Data section:
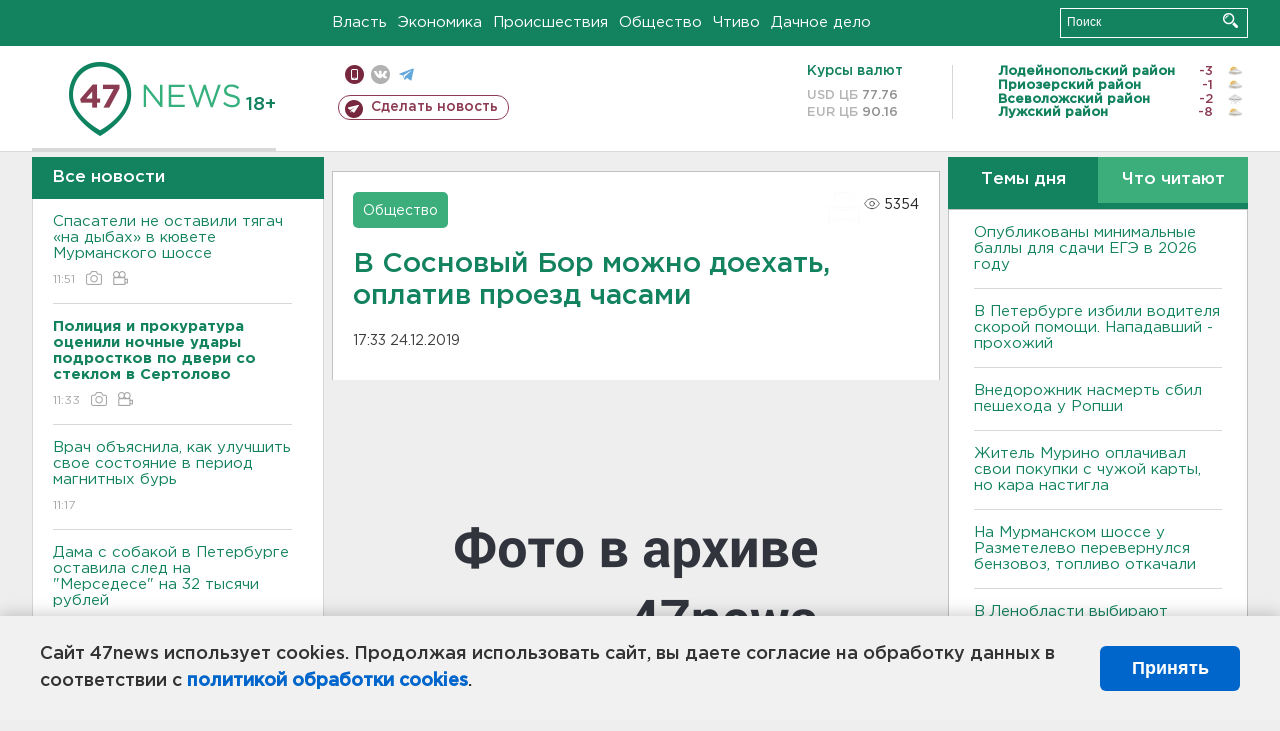

--- FILE ---
content_type: text/html; charset=UTF-8
request_url: https://47news.ru/who/collect/
body_size: 219
content:
{"status":"install","message":"","id":"167191","unique":0,"recordVisitInMemoryCache":true,"updateArticleStats":true,"nviews":5354,"nviews_day":0,"nviews_today":0,"recordVisitUnique":true}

Task directions: Give back exactly the lines from the one containing "content_type: text/html; charset=UTF-8" to the end of the material, both ends included.

The answer:
content_type: text/html; charset=UTF-8
request_url: https://47news.ru/who/collect/
body_size: 219
content:
{"status":"install","message":"","id":"167191","unique":0,"recordVisitInMemoryCache":true,"updateArticleStats":true,"nviews":5354,"nviews_day":0,"nviews_today":0,"recordVisitUnique":true}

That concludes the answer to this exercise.